Die Stationen seiner Biografie sind heute ein Medienthema und als Erinnerungsorte gekennzeichnet. Eine Ausnahme in der Reihe der Novalis-Städte macht da die Gemeinde Neudietendorf, welche der streng pietistische Vater Freiherr Erasmus von Hardenberg für seine ersten beiden Kinder, die Tochter Caroline und den Sohn Friedrich, für die Schulausbildung bis zur Konfirmation festgelegt hatte.

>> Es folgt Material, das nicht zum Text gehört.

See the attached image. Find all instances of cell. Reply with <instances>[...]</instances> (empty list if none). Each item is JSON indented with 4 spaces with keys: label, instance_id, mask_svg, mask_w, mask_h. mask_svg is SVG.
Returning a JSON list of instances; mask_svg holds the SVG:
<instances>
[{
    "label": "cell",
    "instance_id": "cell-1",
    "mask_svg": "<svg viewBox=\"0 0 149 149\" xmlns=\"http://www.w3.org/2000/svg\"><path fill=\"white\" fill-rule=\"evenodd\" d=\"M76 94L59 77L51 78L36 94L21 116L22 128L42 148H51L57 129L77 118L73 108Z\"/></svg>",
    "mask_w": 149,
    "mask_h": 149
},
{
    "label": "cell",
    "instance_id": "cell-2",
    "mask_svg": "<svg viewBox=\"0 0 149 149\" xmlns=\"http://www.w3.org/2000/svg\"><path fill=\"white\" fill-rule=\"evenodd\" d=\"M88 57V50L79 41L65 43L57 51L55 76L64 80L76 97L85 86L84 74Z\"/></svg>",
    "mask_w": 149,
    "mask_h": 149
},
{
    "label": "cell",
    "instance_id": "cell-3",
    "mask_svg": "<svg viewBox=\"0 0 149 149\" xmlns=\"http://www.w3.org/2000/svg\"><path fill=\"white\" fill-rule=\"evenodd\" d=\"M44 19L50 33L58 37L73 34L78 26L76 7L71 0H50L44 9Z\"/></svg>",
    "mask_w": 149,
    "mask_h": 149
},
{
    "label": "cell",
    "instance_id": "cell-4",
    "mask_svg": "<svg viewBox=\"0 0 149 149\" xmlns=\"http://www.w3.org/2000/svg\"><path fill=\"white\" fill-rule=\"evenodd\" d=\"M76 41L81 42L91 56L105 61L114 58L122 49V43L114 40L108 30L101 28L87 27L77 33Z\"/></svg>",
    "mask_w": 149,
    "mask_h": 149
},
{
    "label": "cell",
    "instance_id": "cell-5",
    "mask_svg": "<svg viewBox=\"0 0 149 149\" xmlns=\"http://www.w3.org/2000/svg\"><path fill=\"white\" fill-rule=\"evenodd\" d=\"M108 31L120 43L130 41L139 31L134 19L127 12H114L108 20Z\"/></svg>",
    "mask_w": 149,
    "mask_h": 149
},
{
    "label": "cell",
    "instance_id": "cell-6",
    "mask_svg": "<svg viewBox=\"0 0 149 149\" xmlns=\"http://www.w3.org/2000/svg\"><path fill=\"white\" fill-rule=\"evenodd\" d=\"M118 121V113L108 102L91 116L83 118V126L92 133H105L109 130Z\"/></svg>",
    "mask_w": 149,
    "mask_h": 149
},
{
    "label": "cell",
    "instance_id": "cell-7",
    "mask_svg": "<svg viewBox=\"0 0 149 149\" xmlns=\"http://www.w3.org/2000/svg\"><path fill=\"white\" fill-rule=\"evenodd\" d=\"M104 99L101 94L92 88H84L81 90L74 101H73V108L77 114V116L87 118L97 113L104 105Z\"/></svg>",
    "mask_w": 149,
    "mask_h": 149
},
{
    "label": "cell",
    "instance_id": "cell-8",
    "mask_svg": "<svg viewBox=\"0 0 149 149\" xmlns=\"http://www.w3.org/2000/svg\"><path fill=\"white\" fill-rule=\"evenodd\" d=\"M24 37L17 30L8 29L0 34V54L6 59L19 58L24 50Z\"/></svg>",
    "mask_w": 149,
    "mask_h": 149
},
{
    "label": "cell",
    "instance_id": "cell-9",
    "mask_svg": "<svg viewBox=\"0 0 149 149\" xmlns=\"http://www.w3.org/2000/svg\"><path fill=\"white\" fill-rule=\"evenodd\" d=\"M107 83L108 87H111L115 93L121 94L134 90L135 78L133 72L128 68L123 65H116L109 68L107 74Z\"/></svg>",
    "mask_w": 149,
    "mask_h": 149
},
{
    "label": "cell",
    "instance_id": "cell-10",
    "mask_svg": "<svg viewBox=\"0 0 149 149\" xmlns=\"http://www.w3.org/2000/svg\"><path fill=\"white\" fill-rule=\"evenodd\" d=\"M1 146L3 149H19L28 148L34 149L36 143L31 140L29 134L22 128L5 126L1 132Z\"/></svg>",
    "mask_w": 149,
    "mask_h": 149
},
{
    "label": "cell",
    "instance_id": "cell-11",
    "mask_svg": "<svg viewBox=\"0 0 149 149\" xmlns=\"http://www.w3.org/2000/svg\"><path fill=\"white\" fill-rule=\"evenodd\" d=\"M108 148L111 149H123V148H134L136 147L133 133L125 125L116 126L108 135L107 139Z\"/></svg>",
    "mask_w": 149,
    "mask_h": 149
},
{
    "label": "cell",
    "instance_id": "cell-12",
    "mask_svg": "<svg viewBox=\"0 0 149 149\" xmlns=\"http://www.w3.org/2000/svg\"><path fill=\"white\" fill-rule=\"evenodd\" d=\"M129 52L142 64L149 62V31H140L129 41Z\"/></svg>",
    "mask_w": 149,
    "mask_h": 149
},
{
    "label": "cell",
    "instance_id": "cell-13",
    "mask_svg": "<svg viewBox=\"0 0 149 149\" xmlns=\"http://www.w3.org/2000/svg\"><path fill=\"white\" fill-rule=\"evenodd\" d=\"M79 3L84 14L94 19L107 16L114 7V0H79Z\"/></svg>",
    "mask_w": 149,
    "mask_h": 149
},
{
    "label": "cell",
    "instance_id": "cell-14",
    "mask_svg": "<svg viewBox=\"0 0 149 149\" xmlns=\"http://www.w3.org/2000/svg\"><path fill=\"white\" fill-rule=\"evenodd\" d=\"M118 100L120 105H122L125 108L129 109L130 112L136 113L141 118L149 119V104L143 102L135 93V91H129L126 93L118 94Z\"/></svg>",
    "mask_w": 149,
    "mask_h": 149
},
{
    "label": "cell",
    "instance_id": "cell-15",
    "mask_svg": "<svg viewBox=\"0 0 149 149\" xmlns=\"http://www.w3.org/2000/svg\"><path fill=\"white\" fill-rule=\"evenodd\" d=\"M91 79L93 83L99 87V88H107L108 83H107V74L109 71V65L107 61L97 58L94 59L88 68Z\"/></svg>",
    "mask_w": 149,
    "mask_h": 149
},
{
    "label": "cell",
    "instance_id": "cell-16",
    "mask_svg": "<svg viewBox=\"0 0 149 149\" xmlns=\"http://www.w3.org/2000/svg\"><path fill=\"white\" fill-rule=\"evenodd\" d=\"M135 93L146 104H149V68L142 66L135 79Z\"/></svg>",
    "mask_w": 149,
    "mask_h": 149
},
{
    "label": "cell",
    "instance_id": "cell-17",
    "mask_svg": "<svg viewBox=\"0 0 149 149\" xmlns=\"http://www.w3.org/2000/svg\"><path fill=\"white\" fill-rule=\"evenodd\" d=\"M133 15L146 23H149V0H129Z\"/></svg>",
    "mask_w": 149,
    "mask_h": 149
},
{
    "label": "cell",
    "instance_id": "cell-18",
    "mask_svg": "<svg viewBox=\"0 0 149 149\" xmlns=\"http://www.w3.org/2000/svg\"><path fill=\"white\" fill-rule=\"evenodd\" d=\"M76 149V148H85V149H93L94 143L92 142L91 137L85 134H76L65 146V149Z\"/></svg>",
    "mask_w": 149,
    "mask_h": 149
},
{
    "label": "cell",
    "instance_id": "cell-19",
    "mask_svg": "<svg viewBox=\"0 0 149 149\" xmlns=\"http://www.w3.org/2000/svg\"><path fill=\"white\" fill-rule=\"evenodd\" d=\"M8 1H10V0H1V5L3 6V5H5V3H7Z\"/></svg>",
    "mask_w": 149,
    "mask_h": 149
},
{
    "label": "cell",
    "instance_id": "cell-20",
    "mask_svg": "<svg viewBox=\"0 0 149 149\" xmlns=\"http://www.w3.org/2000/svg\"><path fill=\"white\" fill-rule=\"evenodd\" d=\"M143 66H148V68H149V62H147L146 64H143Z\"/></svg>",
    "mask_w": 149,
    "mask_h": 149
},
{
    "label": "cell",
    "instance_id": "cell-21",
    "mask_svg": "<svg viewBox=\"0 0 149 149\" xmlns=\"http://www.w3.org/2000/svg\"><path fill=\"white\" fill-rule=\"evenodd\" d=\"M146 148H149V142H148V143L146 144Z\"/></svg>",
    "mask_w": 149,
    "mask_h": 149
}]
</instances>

Unterschiedliche Angaben zu
„Fritz“von Hardenbergs Kindheit
In dem zwischen Gotha und Erfurt gelegenen Ort gab es seit zwei Generationen eine Ansiedlung der Herrnhuter Brüdergemeine. Diese bestand aus Flüchtlingen, die aus Glaubensgründen mit ihren Familien
aus Böhmen und Mähren (Tschechien) gekommen waren. Sie verstanden sich als reformierte evangelische Christen nach Jan Hus und Johann Amos Comenius und suchten ihre neue Heimat in deutschen Ländern, wie in Sachsen, Sachsen-Anhalt oder Thüringen.
In dem im Jahre 1995 erschienen Heimatbuch „Neudietendorf“, herausgegeben vom Kunstverlag Gotha, wird ausgeführt, dass der Schuljunge Fritz von Hardenberg die Schule der Brüdergemeine besuchte und auf die Konfirmation vorbereitet wurde.
Da hat vermutlich die Forschung inzwischen neuere Daten aus den Archiven gewonnen. Die englische Schriftstellerin Penelope Fitzgerald erzählt in ihrem Roman „Die blaue Blume“die Kindheit des jungen Fritz etwas anders (Originalausgabe 1995, deutsche Auflage 2019).
Danach erfüllte die Schwester Caroline die Aufgaben des strengen Tagesablaufes in der pietistischen Schule und im Internat sehr gut. Bruder Fritz aber brachte seine Lehrer und den Prediger dazu, dass letzterer den Freiherrn von Hardenberg aufforderte, seinen Sohn aus der Lehranstalt abzuholen. Der Junge stelle immerzu Fragen, sei aber nicht bereit, die Antworten zu akzeptieren. Er sei verträumt und werde kein annehmbares Mitglied der Gemeinde werden, so der Prediger. Damit hatte sich diese Ausbildung nach wenigen Monaten erledigt, Fritz war von der Schule bei der Brüdergemeine mit deren Intoleranz
anhaltend geprägt, kam zurück nach Oberwiederstedt und erhielt in einer für die Eltern finanziell schwierigen Zeit Privatunterricht, bis er in Eisleben das Gymnasium abschloß.
Novalis begann seine berufliche Laufbahn in Bad Tennstedt
Das Jurastudium beendete er mit gutem Erfolg, ebenso das Bergbaufach mit der stark naturwissenschaftlichen Ausrichtung. Die erste berufliche Station war in Thüringen das Landratsamt (Bad) Tennstedt, wo er sich auf dem benachbarten Schloss Grüningen in die junge Sophie von Kühn verliebte, welche in seinen Dichtungen eine wichtige Rolle spielen sollte. Danach lebte und arbeitete er wieder in Weißenfels, in der Salinen- und Bergbauverwaltung.
Die Schriftstellerei betrieb der vielseitige Novalis immer neben seinem Beruf. Durch seinen frühen Tod im 29. Lebensjahr hat er die Veröffentlichung der meisten seiner Werke nicht mehr selbst erleben können.
Dennoch ist er ein genialer Vertreter des Jenaer Romantikerkreises und der Frühromantik in der Literatur und Zeitgeschichte, sowie der geistige Schöpfer der „Blauen Blume“.